Jove’s blanket, and severe, censure,

once he has ended, completed, his 


             Yet still with pity they remember Man;
             And mourn as much as heav’nly spirits can. 


there remains among the Gods, 

however, the memory of early Man, 

which is to say the people of the

Golden Age, but the trials and 

tribulations of earthlings generally 

would not be of much consequence  

to the deities, it is suggested, who 

as immortals, and as a function of 

their infinite longevity, wouldn’t be 

very likely, anyway, to mourn, 

would find it an unfamiliar concept


             They ask, when those were lost of humane birth,
             What he wou’d do with all this waste of Earth: 


if, the Gods ask, all humans were

obliterated from the Earth, what 

would he, Jove, do with what 

remained, bereft as it would be 

of human stewardship


             If his dispeopl’d world he would resign
             To beasts, a mute, and more ignoble line;
             Neglected altars must no longer smoke,
             If none were left to worship, and invoke. 
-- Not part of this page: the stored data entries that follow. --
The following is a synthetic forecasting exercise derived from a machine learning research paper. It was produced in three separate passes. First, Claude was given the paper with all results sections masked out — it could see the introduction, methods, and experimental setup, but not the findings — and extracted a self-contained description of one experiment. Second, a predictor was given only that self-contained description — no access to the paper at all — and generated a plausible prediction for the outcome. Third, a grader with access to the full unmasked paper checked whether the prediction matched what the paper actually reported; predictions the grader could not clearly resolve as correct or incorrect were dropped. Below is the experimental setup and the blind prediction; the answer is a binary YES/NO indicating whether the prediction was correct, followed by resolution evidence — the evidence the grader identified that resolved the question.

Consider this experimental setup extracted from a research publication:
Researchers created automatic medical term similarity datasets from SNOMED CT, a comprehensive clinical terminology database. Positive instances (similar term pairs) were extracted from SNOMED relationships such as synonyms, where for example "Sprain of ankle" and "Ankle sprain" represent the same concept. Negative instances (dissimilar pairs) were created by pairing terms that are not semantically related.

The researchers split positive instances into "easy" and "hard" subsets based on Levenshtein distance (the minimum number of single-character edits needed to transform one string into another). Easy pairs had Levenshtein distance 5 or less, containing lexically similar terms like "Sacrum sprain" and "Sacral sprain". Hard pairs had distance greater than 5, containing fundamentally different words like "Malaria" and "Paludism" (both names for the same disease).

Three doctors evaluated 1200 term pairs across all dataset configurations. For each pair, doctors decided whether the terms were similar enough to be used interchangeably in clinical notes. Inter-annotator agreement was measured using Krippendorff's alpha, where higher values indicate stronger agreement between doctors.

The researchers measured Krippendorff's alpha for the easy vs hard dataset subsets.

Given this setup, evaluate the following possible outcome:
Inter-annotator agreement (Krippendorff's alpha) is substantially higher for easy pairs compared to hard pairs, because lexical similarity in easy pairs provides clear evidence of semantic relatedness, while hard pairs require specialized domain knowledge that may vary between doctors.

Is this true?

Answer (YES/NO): NO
if Jove were to grant the dispeopl’d 

world, a world without humans, to 

beasts alone, the mute, and more

ignoble species, who would tend 

the altars, who would worship

             To whom the Father of the Gods reply’d,
             Lay that unnecessary fear aside:
             Mine be the care, new people to provide. 


leave it to me, Jove, Father of the

Gods, tells them, I will provide 

a new and improved model

             I will from wondrous principles ordain
             A race unlike the first, and try my skill again. 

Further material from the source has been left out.